### Exercise goal
Scan the lines below for "Royal"; report the number of lines that contain it, and only that.

(Short descriptive text snippets)

• • • • • • •

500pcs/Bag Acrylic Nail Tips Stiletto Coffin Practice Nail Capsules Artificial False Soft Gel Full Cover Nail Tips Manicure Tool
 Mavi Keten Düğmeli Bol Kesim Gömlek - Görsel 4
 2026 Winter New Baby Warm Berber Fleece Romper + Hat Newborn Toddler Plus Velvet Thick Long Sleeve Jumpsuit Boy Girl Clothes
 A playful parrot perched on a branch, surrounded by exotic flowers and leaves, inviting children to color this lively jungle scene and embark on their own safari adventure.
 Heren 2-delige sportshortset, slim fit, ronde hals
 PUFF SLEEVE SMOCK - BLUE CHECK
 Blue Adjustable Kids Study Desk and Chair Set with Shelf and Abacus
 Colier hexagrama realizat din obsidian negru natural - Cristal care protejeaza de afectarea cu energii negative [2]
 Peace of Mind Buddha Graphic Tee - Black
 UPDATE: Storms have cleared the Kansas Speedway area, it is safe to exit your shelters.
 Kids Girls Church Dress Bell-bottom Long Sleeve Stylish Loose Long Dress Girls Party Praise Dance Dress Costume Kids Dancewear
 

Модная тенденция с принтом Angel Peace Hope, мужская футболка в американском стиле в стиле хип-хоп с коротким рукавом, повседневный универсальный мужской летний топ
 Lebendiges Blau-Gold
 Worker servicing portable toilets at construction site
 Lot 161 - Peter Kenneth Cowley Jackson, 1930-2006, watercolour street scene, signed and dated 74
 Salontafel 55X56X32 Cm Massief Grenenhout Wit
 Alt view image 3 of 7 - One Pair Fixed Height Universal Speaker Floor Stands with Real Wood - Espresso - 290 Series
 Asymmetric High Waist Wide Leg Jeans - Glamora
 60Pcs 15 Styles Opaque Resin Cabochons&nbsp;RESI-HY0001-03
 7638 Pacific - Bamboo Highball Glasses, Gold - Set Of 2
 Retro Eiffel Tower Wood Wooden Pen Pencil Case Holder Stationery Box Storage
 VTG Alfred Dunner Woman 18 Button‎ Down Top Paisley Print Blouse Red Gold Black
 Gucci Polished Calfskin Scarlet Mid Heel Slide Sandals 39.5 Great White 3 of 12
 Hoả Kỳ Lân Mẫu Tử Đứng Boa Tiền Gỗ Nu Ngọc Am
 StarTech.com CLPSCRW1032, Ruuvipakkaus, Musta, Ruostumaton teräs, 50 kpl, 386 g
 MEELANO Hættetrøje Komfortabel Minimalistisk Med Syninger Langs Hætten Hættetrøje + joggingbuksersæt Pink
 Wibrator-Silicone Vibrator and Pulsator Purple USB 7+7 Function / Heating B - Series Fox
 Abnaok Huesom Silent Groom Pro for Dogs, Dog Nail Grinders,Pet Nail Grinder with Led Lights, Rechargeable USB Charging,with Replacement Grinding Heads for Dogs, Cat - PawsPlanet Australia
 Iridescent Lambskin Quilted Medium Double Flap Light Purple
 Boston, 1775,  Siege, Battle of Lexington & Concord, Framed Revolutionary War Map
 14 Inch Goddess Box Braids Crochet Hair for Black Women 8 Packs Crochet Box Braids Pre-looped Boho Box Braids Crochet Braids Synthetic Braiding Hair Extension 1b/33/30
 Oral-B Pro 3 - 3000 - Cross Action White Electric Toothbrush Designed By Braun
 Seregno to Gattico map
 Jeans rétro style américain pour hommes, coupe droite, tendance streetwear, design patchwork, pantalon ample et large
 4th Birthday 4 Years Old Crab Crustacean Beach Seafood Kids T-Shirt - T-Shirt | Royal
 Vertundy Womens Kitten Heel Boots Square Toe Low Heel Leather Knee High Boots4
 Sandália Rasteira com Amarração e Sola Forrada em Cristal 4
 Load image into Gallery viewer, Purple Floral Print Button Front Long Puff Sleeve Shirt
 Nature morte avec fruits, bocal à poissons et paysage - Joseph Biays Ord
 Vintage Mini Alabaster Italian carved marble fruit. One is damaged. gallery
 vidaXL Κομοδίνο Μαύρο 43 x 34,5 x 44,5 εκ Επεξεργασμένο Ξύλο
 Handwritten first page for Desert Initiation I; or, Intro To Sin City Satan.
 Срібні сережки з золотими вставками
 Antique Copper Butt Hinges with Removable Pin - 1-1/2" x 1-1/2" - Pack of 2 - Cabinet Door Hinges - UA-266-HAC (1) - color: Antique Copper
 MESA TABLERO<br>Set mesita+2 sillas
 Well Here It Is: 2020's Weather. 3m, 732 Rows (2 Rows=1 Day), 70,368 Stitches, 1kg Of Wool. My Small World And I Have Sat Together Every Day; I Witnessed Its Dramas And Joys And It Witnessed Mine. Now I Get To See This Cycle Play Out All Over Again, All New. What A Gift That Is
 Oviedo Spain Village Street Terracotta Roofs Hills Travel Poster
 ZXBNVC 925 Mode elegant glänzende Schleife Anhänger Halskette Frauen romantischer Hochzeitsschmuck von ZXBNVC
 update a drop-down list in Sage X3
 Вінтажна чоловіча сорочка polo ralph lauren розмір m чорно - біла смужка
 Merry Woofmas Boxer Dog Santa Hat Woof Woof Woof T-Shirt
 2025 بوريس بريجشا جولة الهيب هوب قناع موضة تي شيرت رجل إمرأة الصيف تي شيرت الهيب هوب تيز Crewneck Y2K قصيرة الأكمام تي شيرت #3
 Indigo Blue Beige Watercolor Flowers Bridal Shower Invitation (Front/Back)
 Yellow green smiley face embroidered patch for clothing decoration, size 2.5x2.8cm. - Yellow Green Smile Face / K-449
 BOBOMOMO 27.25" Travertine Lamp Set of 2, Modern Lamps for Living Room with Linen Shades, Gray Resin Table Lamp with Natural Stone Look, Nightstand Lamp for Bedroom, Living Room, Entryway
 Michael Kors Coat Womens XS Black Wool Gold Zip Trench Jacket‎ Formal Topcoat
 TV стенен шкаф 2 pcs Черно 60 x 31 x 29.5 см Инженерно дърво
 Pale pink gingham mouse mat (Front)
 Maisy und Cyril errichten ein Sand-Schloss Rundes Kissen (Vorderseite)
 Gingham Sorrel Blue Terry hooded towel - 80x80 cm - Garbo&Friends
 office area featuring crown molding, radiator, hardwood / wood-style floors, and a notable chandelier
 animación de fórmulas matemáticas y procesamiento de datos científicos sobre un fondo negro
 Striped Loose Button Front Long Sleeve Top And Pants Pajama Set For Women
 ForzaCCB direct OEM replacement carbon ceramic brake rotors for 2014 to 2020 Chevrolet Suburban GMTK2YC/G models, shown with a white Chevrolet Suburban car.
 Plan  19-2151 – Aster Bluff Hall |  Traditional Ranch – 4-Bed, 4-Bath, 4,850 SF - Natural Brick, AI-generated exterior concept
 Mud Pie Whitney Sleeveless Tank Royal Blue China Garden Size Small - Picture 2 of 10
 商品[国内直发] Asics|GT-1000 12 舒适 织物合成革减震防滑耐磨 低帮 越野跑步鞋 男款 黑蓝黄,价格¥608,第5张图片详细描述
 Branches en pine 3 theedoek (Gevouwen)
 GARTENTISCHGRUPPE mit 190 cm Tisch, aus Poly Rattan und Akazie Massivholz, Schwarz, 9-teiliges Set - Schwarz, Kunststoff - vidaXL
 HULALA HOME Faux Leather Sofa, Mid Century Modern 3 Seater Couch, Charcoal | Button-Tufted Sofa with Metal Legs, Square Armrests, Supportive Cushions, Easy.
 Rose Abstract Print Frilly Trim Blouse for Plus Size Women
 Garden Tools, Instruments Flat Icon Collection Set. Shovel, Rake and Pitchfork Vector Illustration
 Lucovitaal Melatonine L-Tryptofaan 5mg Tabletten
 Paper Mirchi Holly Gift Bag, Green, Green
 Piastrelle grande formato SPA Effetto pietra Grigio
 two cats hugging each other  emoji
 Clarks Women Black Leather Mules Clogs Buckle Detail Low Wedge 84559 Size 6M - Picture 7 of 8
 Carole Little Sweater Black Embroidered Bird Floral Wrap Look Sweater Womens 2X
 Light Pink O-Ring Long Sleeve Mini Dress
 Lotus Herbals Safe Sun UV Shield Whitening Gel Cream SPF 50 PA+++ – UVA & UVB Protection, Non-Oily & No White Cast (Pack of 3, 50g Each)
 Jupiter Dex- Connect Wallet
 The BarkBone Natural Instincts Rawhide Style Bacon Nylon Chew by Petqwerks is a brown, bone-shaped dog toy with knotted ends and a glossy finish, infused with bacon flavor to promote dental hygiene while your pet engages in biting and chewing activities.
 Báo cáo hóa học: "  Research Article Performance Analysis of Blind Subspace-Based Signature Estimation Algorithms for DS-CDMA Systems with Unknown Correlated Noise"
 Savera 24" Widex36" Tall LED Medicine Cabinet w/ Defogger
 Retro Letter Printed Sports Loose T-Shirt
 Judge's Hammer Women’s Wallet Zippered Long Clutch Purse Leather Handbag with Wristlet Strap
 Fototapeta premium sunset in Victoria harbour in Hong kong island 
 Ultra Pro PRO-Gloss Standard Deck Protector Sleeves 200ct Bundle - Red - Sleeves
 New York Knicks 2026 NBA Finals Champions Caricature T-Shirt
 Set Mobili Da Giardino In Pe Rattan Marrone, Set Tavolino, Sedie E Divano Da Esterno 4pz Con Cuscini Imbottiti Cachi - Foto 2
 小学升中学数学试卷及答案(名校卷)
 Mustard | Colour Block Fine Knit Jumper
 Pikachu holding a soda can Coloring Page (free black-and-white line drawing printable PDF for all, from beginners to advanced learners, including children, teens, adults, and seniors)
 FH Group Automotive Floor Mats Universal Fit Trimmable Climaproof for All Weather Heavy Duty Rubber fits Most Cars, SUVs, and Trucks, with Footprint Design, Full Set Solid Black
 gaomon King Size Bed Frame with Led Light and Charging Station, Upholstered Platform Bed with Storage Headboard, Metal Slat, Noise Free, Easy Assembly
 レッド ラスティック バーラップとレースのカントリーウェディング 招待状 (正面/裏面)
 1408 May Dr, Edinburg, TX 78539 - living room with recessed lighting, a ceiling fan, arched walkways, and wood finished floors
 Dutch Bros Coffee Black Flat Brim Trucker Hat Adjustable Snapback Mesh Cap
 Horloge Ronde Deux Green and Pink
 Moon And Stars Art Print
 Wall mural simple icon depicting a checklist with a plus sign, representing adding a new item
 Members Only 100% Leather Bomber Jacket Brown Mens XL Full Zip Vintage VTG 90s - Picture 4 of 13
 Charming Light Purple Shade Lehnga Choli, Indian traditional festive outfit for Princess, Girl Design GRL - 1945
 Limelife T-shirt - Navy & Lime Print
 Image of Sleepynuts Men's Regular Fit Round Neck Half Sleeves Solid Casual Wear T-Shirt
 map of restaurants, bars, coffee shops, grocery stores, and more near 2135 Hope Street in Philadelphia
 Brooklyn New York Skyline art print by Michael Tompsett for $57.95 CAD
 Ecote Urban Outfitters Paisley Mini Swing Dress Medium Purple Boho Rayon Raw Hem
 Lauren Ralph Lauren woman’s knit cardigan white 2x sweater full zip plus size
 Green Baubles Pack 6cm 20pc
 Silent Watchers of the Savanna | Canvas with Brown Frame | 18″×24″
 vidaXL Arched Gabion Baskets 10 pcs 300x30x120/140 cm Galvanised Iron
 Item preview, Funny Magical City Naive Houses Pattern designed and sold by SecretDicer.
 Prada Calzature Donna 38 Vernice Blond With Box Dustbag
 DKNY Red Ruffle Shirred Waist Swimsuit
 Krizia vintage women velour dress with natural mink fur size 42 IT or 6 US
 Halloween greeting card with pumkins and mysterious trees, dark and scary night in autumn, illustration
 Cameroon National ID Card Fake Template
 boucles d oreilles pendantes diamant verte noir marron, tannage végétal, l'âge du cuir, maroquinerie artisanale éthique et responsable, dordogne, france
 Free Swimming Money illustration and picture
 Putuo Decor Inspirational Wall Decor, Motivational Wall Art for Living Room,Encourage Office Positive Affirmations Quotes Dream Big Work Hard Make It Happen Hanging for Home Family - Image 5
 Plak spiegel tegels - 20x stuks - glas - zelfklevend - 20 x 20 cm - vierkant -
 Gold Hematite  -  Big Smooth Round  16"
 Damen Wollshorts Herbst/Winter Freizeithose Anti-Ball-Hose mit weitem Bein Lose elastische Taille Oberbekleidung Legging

• • • • • • •

### Solved exercise
2